[Source records]
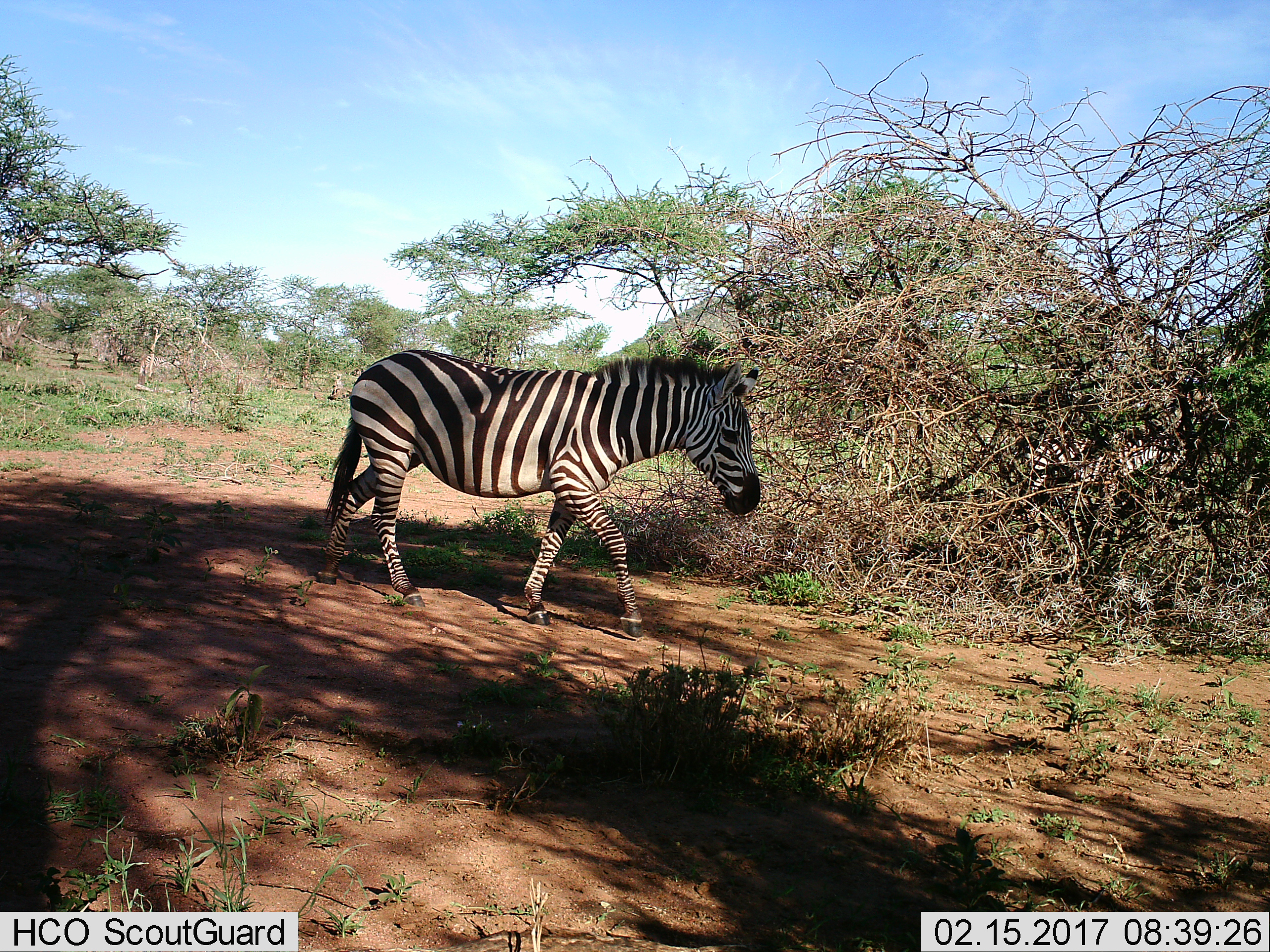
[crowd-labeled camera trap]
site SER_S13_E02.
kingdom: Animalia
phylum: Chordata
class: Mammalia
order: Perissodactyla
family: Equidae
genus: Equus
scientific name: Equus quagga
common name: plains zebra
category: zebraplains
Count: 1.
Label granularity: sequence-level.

==

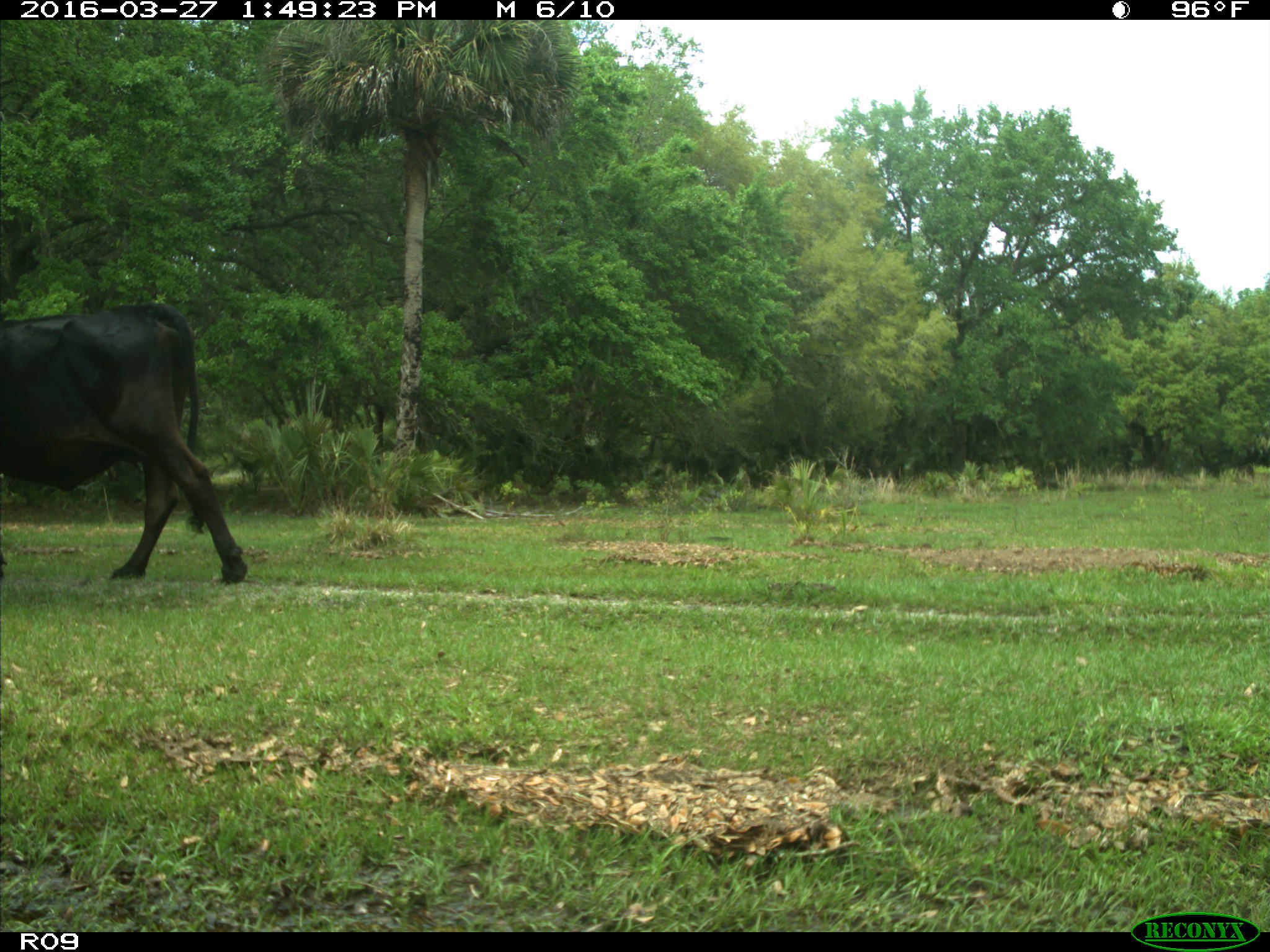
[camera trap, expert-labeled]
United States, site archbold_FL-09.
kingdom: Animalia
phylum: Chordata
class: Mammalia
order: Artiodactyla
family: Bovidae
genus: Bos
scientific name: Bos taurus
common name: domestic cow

▸ **Directions**: Your answer should consist solely of the lines above from the line with "[crowd-labeled camera trap]" to the line with "Label granularity: sequence-level.", both included, reproduced exactly.

▸ **Output for this exercise**:
[crowd-labeled camera trap]
site SER_S13_E02.
kingdom: Animalia
phylum: Chordata
class: Mammalia
order: Perissodactyla
family: Equidae
genus: Equus
scientific name: Equus quagga
common name: plains zebra
category: zebraplains
Count: 1.
Label granularity: sequence-level.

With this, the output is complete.